*TESTO FORNITO*
◇ ◇ ◇
A tre mesi circa dall’inizio dell’emergenza sanitaria, si iniziano ad intravedere gli effetti dello smart working. Un nuovo e “agile” modo di concepire il lavoro. Dopo la comprensibile ondata di entusiasmo da parte degli smart workers e da parte delle aziende, “festanti” per aver reso possibile il lavoro da casa, al grido della long-awaited digital innovation, è ora necessario fare qualche riflessione. Nulla da dire sullo smart working prima fase, quello del lockdown estremo. In quel caso oltre ad essere impraticabile attuare soluzioni alternative, il benessere e la salute dei dipendenti occupava, giustamente, il primo posto nel ranking delle priorità delle aziende.
Una evoluzione integralista e poco sostenibile
Il tema è l’evoluzione che questo approccio va ora assumendo, delineando un quadro che non esiterei a definire “inquietante”. Ci sono alcune aziende che hanno preso la decisione di rendere lo smart working “permanente” : i lavoratori non torneranno mai più a lavorare in azienda. Questo è un primo elenco di aziende ed è riferito principalmente a realtà americane. Non è affatto rassicurante poiché sappiamo che l’America anticipa le tendenze.
Guardandola da una prospettiva di sostenibilità, lo smart working, esattamente come tutte le altre attività di un’azienda, produce effetti sul piano sociale, economico ed ambientale. Se è vero che la sostenibilità è l’integrazione delle tre dimensioni nella strategia aziendale, forse bisogna introdurre dei correttivi.
Lo smart working e gli effetti sul piano sociale: i manager perdono i “superpoteri”
Le aziende sono degli universi più o meno complessi dove il fattore umano, l’uso dell’intelligenza emotiva e la componente relazionale, sono stati e restano “intangible assets”. Gli stessi in grado di smuovere anche le montagne se necessario, perchè sapete bene che per “spostare il masso” non bastano le procedure organizzative.
◇ ◇ ◇
*LAVORO RICHIESTO*
Stabilisci se le affermazioni seguenti concordano con il testo sullo smart working. Per ciascuna rispondi sì o no e cita le parole del testo che lo dimostrano.
1. Alcune aziende hanno deciso di rendere lo smart working permanente.
2. Il primo elenco di aziende citato riguarda principalmente realtà europee.
3. Le procedure organizzative bastano per "spostare il masso".

*MATERIALE FORNITO*
◇ ◇ ◇
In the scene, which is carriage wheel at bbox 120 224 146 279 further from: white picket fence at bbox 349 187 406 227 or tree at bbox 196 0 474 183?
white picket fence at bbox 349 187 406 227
◇ ◇ ◇
*RISPOSTA CORRETTA*
1. Sì: «Ci sono alcune aziende che hanno preso la decisione di rendere lo smart working “permanente”».
2. No: «è riferito principalmente a realtà americane».
3. No: «per “spostare il masso” non bastano le procedure organizzative».